The CRM automation group is responsible for developing segmentation for email campaigns and other marketing channels, including direct mail, social media, and on-site targeting. Then it’s up to the CRM analytics team to analyze the customer database to gain insight into what customers are interested in, or how they responded to marketing efforts, to help shape the next campaign.
The CRM platform team creates proprietary software programs in-house to track and manage workload and campaign requests, and the business intelligence team is charged with gleaning the information to create and deliver interactive reports to marketing communications. It’s Berry’s job to ensure that all of the teams are working in tandem, on time, and on brand.
Before the holidays, for example, Shutterfly sends out holiday-card offers using photos a person has used in a previous transaction. The emails allow customers to “visualize” a future purchase, as well as feel a sense of urgency to take advantage of the deal on the table. This season, the CRM technology team combined those tactics with email open times data from Experian. That’s where the science comes in.
“We form a hypothesis with a specific list and, say, we predict a 10 percent open rate,” explains Berry. “What we would do is send the email about an hour before the preferred time for the email. And we saw above the 10 percent that we predicted.”
The team also tests various email subject lines, email copy, and different product offers (say, 25 percent off versus $25 off an order). Then, they wait to see which segment of customers responds to which emails best.
“We’ll look at everything we can get our hands on: bounce rates, open rates, clicks, conversions, how much money is spent, etcetera,” Berry says. “Then it gets even more detailed: Did they upload any photos? Download our app for the iPhone? How much time did they spend on the page?”
Lessons Learned
It’s a lot of testing and learning, much like Berry’s trajectory into the tech world. After college, he went to law school and dropped out, then worked for a time in the magazine industry. He later cofounded a website development company, but its unsustainable business model resulted in bankruptcy. At various other points, Berry worked for an ad agency, other tech firms, and was unemployed.
When he witnessed the dot-com crash, Berry saw an opportunity to expand his skills in database marketing, a decision that led him to Apple, eBay, PayPal, and eventually, Shutterfly. Receiving his MBA provided a launchpad to his leadership philosophy, he says.

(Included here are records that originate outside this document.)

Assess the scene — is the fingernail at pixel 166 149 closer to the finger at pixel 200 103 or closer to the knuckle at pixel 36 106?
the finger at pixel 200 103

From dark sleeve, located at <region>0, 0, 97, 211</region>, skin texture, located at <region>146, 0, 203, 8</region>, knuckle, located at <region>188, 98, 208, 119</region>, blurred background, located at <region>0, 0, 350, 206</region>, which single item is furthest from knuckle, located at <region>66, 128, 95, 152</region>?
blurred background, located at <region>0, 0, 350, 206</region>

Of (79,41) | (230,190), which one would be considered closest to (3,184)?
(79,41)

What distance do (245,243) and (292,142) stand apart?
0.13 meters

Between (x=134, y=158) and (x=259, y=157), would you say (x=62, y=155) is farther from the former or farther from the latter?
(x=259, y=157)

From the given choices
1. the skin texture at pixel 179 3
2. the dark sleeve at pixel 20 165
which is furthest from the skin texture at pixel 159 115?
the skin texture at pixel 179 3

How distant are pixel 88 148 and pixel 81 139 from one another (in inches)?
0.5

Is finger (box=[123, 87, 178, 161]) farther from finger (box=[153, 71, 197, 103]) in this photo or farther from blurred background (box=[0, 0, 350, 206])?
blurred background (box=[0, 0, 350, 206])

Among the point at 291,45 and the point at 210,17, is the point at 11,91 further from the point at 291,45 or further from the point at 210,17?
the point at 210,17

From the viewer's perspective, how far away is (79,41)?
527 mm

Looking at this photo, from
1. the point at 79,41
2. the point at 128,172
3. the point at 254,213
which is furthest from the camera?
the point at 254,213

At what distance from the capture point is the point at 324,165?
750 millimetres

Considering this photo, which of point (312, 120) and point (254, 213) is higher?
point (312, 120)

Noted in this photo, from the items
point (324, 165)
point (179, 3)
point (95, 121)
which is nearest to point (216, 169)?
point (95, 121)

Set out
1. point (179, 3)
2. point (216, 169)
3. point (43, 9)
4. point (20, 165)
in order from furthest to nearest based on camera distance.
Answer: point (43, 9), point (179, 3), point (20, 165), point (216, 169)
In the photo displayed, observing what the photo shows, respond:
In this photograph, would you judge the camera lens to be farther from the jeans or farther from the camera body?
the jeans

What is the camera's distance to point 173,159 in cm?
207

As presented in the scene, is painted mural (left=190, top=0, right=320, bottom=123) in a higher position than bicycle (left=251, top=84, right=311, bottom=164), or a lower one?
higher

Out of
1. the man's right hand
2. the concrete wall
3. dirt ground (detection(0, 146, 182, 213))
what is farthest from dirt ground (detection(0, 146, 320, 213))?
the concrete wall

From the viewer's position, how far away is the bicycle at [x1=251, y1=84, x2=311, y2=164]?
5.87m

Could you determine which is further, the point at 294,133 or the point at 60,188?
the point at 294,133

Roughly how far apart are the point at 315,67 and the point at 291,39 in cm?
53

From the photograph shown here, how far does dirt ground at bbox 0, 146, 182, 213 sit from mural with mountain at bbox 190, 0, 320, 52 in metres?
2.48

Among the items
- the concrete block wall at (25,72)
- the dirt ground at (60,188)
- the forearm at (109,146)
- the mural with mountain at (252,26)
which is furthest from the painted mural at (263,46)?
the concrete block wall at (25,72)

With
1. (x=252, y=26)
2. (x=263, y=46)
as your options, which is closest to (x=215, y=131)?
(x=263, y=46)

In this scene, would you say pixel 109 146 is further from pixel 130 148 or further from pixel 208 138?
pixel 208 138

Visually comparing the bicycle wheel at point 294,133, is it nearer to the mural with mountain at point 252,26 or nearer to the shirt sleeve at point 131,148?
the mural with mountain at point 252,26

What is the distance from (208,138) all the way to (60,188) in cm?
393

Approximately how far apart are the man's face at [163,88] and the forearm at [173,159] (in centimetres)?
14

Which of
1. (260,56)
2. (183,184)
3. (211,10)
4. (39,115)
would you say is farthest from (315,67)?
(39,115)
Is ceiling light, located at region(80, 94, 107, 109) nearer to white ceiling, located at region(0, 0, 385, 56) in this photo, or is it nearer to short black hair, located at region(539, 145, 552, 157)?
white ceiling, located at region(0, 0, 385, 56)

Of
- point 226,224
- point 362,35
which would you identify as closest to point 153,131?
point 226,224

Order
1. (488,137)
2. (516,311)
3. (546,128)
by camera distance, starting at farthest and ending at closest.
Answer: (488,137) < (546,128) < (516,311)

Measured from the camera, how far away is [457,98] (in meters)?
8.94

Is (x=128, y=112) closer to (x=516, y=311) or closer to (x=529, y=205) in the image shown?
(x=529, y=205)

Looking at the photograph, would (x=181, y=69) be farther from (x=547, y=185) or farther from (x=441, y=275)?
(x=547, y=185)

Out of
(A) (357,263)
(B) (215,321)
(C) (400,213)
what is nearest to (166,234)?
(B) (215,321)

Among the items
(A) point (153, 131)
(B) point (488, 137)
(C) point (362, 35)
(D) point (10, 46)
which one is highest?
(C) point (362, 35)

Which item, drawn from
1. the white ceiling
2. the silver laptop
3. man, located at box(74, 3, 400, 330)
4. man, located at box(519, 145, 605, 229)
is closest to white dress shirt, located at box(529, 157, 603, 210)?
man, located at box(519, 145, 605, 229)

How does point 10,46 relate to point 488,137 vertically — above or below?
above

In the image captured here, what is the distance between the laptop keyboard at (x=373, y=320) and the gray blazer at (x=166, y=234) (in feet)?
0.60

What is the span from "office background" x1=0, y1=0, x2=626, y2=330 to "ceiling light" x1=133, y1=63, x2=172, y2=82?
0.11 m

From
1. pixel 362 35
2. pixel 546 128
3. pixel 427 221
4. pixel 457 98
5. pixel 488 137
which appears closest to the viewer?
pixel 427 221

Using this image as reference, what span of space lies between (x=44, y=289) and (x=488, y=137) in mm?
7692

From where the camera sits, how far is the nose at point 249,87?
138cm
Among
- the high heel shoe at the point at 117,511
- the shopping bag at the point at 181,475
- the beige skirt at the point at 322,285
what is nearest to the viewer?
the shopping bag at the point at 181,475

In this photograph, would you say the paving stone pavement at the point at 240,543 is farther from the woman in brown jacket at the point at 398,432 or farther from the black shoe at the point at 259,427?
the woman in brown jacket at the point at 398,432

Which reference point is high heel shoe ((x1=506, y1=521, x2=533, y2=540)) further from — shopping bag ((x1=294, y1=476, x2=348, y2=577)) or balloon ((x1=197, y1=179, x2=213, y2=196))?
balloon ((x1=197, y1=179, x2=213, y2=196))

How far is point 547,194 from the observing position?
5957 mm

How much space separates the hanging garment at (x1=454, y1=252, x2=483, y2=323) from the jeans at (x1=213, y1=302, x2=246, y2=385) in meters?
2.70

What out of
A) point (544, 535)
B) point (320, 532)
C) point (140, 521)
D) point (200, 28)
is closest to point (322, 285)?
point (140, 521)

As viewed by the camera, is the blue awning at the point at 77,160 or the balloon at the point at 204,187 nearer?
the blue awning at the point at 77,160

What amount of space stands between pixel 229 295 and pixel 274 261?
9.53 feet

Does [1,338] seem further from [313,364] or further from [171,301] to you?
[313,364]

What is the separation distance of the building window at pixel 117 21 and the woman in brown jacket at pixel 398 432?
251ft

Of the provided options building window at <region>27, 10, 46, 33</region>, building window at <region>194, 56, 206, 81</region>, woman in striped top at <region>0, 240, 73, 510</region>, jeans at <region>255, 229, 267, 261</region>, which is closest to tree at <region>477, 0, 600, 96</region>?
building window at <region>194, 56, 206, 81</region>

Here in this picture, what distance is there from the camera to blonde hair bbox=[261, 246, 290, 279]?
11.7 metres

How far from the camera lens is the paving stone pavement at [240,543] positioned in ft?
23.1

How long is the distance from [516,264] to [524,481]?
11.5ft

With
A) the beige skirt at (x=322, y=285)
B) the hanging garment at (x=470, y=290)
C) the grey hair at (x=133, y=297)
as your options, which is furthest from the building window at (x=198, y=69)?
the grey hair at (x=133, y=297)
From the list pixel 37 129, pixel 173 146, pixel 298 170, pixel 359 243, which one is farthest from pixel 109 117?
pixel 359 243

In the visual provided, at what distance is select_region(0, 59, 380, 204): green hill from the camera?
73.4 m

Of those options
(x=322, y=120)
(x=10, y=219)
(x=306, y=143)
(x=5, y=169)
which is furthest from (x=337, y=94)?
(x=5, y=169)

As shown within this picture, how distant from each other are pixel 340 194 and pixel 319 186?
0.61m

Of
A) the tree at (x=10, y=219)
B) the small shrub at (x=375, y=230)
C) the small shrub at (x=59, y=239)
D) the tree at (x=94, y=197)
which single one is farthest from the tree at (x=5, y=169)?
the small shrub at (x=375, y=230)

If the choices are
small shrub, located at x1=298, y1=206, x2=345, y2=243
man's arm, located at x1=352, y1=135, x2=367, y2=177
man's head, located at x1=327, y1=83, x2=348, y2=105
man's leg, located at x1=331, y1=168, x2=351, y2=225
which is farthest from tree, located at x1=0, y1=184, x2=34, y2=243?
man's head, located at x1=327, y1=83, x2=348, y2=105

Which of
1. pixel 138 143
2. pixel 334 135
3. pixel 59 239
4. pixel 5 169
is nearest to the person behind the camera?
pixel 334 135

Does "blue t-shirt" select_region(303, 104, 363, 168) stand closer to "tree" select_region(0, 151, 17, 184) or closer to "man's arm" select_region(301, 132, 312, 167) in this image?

“I think it’s important for everyone, especially young people, to know that they are probably going to fail at some point,” Berry says. “But you really only fail if you learn nothing from your experiences. I learned what it meant to be hungry and developed the intense desire to work, to prove myself. I learned to find positives when they were hard to find. I learned how to lead.”
Berry encourages his team to challenge the status quo and to embrace the constant change that comes with technological innovation. Discovering new ways to perform better, he believes, is the best part of his job.
“My team is as close to the industry as you can get, so if they come up with an idea, we work to figure out if we can implement it,” Berry says. “The only way you are going to flawlessly send out a hundred different emails to tens of millions of people in a week—and know what worked and what didn’t—is by using technology. I spend at least an hour a week thinking about what could be.”